International Meeting for Autism Research (London, May 15-17, 2008): The Development of a Fast and Objective Tool for Identifying Early Autism

The Development of a Fast and Objective Tool for Identifying Early Autism

Friday, May 16, 2008
Champagne Terrace/Bordeaux (Novotel London West)
11:30 AM
M. D. Rutherford , Psychology, Neuroscience and Behaviour, McMaster University, Hamilton, ON, Canada
Background: There is a pressing need for early, reliable diagnostic and screening tools for autism. Currently, an autism diagnosis typically happens at the age of 3 years or 4 years, and may happen much later, but earlier diagnosis of autism is associated with an improved prognosis.  Objectives: Here I report a longitudinal study designed to measure early social perceptual and social cognitive development in children in the first year of life, based on children’s behavioral responses to faces, emotions, eye gaze, and animate motion. Methods: participants visit the lab four times in their first year, at 3 months, 6 months, 9 months and 12 months of age, in order to participate in the predictive measures. These predictive tasks involve social stimuli, all presented visually, while I measured whether participants’ eye direction was preferentially drawn to the social stimuli. Participants then return for the outcomes measure when they reach their second birthday. Infants are either siblings of children who already have an autism diagnosis, or serve as control participants. Results: A group of young infants at risk for autism can be distinguished from a control group at 6 months, at 9 months and at 12 months of age, using fast and objective measures. Conclusions: This is the youngest age at which clear evidence of autistic development has been documented in a controlled laboratory situation.
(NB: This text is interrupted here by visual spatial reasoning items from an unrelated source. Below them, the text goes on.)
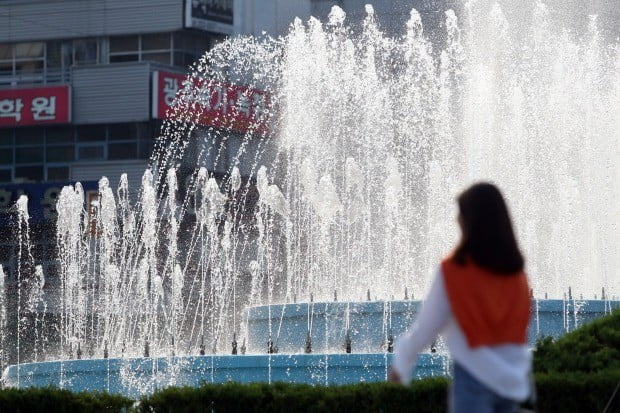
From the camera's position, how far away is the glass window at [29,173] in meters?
42.2

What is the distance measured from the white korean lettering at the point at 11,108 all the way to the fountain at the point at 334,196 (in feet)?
12.3

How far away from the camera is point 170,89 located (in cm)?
4034

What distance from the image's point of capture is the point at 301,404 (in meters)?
8.76

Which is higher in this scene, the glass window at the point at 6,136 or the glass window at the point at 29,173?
the glass window at the point at 6,136

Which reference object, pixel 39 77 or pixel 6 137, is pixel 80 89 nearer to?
pixel 39 77

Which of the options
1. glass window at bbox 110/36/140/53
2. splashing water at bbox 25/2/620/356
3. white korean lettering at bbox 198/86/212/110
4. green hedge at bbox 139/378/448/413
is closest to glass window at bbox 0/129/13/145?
glass window at bbox 110/36/140/53

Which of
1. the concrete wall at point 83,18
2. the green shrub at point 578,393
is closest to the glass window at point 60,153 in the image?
the concrete wall at point 83,18

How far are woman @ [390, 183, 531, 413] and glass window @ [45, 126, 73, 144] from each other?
3758 cm

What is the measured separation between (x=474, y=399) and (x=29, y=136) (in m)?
38.5

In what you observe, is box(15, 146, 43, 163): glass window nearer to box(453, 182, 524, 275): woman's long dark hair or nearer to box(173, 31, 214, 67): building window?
box(173, 31, 214, 67): building window

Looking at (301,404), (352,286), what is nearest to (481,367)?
(301,404)

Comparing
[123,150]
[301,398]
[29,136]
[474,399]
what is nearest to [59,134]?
[29,136]

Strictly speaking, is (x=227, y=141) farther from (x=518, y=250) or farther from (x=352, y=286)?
(x=518, y=250)

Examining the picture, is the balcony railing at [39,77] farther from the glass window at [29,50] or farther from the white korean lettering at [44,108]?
the white korean lettering at [44,108]
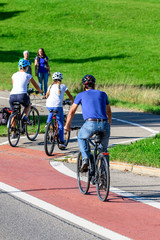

This tool is designed to be objective and free from reliance on clinical judgment. The data collection took just 10 minutes (on each of four visits) and was meant to be fast and easy for participants and administrators.  By developing a fast and objective screening tool for early autism diagnosis, the goal is to create a tool that can be used widely to identify children who will later have an autism diagnosis.